11/05/18 08:48:39 WARN datanode.DataNode: Invalid directory in:
dfs.datanode.data.dir:
java.io.FileNotFoundException: File file:/grid/2/testing/hadoop-logs/dfs/data
does not exist.
{quote}
A missing data directory is not a disk failure, the datanode will happily
notice it and recreate the directory successfully.
If you swap out a disk from a host or just make part of the data directory
inaccessible, eg by changing the perms on the host file system, you'll see that
this is a fatal error for the DN, eg
{quote}
11/05/18 15:57:23 FATAL datanode.DataNode:
DatanodeRegistration(localhost.localdomain:50010, storageID=, infoPort=50075,
ipcPort=50020, storageInfo=lv=0;cid=;nsid=0;c=0) initialization failed for
block pool BP-1288327361-127.0.0.1-1305593076974
java.io.IOException: Cannot remove current directory:
/home/eli/hadoop-dirs1/dfs/data1/current
at
org.apache.hadoop.hdfs.server.common.Storage$StorageDirectory.clearDirectory(Storage.java:332)
at
org.apache.hadoop.hdfs.server.datanode.DataStorage.format(DataStorage.java:264)
at
org.apache.hadoop.hdfs.server.datanode.DataStorage.recoverTransitionRead(DataStorage.java:166)
at
org.apache.hadoop.hdfs.server.datanode.DataStorage.recoverTransitionRead(DataStorage.java:216)
at
org.apache.hadoop.hdfs.server.datanode.DataNode$BPOfferService.setupBPStorage(DataNode.java:797)
at
org.apache.hadoop.hdfs.server.datanode.DataNode$BPOfferService.setupBP(DataNode.java:774)
at
org.apache.hadoop.hdfs.server.datanode.DataNode$BPOfferService.run(DataNode.java:1186)

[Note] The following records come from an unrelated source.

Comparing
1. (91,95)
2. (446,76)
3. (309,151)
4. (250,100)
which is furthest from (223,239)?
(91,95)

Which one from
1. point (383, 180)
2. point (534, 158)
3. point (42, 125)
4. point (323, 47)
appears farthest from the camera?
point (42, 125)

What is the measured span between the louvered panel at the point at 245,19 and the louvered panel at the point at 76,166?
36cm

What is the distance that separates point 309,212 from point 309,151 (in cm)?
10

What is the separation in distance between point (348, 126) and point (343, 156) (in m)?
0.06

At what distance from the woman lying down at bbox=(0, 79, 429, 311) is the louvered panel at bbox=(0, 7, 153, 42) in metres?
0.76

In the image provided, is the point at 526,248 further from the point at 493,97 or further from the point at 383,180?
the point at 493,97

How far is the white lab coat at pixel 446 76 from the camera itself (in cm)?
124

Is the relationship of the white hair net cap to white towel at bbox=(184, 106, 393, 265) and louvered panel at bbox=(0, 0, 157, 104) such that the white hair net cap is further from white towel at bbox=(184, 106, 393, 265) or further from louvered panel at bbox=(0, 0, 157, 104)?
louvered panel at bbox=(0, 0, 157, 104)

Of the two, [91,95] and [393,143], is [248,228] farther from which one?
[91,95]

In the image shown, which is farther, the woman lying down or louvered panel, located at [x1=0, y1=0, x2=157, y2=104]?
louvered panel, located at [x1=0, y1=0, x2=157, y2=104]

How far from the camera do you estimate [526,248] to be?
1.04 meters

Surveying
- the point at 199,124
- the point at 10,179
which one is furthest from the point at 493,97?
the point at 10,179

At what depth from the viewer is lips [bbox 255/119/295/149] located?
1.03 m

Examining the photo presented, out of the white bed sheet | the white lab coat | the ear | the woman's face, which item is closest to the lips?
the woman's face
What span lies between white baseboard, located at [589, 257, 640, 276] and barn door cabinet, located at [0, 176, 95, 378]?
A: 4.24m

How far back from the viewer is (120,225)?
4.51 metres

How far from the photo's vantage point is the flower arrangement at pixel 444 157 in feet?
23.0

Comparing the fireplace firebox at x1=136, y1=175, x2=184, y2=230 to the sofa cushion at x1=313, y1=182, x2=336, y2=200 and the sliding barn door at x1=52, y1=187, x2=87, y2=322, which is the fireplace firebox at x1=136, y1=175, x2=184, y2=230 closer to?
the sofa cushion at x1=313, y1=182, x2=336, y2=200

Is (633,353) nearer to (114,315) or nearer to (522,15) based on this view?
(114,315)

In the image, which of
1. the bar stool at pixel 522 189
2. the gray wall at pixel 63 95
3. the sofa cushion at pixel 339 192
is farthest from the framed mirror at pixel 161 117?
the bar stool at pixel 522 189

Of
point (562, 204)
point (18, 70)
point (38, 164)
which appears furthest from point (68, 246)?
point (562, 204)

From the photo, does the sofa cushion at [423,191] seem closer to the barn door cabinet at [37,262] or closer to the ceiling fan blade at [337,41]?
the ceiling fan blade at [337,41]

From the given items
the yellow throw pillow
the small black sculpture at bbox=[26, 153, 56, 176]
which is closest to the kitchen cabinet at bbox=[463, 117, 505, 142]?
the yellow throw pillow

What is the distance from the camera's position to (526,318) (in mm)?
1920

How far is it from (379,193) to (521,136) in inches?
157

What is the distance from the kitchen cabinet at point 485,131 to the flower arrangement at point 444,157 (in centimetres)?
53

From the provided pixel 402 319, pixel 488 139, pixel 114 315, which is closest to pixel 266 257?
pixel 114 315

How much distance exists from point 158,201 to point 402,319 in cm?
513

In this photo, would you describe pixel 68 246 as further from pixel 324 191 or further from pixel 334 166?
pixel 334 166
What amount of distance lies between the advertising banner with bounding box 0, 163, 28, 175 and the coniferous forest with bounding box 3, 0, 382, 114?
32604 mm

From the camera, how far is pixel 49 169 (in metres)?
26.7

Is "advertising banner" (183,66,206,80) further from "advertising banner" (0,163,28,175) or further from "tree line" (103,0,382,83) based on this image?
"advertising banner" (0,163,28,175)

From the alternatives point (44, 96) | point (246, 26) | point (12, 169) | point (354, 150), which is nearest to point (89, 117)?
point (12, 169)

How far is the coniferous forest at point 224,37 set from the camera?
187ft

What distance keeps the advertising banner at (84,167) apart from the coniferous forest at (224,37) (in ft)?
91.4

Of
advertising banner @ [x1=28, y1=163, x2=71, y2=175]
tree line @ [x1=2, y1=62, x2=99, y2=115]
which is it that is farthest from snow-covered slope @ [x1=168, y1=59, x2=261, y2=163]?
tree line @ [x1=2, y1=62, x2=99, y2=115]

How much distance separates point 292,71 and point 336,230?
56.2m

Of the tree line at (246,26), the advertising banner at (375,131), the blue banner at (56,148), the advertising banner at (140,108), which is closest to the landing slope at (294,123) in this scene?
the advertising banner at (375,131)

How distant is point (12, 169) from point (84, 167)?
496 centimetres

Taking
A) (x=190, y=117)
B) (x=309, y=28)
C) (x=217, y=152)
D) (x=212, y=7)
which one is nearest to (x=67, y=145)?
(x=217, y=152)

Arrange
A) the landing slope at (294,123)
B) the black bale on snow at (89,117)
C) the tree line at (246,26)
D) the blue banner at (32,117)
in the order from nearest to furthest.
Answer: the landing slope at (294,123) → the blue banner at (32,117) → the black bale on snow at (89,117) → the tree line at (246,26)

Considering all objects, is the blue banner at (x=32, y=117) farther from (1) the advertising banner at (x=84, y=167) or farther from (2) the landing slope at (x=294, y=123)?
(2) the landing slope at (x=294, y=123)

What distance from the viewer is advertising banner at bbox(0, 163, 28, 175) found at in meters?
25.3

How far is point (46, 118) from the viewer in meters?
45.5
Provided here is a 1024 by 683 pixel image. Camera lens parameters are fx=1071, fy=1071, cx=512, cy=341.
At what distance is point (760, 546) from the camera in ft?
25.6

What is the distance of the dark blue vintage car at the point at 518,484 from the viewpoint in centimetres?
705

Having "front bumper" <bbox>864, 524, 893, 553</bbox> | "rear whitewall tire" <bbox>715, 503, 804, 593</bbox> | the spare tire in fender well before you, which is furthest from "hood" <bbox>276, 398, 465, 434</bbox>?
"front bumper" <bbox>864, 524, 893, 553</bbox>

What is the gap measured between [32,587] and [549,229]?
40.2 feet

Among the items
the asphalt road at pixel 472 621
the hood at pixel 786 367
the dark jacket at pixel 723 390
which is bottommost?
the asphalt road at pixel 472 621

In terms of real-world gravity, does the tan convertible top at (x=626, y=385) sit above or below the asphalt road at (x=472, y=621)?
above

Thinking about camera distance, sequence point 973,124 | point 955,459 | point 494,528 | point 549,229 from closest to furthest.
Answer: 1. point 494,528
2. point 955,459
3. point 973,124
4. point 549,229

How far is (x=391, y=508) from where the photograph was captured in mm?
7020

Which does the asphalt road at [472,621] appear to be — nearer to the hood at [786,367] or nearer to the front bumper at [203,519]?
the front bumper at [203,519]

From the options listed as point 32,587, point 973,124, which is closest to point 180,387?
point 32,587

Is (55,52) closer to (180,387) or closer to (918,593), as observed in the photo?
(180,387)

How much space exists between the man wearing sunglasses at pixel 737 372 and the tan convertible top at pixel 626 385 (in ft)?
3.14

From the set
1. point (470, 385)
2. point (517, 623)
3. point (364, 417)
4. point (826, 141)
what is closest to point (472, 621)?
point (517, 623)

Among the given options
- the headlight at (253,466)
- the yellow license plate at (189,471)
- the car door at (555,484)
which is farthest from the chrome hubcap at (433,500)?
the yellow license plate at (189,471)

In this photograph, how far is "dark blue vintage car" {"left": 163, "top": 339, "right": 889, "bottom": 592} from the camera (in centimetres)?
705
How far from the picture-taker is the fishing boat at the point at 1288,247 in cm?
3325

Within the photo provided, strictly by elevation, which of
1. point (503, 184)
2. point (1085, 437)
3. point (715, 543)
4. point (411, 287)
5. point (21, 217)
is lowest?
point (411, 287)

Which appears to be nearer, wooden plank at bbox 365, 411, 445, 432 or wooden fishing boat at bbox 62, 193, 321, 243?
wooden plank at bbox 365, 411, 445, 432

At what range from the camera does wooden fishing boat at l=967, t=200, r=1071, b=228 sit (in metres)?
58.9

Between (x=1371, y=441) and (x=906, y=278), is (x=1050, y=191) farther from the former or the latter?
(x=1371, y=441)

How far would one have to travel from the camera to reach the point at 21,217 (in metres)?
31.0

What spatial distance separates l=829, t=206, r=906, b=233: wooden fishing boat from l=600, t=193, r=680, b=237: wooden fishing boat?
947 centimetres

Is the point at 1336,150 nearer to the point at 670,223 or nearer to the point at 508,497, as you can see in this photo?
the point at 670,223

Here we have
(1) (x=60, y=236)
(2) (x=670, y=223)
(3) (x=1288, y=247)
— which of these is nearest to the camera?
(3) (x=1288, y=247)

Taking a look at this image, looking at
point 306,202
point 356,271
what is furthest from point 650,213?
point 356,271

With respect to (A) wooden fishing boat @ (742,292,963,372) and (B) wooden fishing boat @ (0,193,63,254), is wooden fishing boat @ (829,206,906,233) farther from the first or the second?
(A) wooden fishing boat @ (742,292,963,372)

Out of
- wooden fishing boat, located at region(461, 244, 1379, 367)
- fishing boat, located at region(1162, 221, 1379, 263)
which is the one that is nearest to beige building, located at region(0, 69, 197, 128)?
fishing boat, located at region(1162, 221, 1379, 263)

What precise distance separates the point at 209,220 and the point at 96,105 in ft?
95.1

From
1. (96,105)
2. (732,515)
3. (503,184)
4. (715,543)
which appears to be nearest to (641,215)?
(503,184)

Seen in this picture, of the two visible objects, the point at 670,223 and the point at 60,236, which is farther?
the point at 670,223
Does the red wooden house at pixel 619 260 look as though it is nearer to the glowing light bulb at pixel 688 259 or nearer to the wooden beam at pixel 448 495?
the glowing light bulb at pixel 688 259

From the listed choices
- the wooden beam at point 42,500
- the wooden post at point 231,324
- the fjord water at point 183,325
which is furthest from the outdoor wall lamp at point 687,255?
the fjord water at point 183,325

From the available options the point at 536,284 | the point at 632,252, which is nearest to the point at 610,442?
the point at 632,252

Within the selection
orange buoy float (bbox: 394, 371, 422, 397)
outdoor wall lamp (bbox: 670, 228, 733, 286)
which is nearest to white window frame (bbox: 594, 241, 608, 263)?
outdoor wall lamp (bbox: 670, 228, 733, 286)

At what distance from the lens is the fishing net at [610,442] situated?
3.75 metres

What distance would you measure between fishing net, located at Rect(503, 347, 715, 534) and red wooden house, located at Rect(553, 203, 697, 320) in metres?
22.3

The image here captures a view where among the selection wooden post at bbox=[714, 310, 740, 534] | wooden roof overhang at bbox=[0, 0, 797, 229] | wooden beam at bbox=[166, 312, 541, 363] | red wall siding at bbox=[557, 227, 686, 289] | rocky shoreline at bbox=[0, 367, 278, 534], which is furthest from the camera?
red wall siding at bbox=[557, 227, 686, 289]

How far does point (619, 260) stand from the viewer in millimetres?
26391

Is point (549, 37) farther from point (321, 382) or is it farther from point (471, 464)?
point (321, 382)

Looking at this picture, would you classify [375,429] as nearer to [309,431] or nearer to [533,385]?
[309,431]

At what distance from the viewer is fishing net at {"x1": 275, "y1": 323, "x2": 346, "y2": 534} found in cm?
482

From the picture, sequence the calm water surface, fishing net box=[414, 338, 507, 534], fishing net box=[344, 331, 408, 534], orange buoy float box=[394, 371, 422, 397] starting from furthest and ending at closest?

at java.lang.Thread.run(Thread.java:662)
{noformat}
Your four test cases are great. Please write a unit test for each. This way we
can make sure the patch works for each and that future changes don't break this
feature.
> Datanode startup doesn't honor volumes.tolerated
> -------------------------------------------------
>
> Key: HDFS-1592
> URL: https://issues.apache.org/jira/browse/HDFS-1592
> Project: Hadoop HDFS
> Issue Type: Bug
> Affects Versions: 0.20.204.0
> Reporter: Bharath Mundlapudi
> Assignee: Bharath Mundlapudi
> Fix For: 0.20.204.0, 0.23.0
>
> Attachments: HDFS-1592-1.patch, HDFS-1592-2.patch,
> HDFS-1592-rel20.patch
>
>
> Datanode startup doesn't honor volumes.tolerated for hadoop 20 version.
--
This message is automatically generated by JIRA.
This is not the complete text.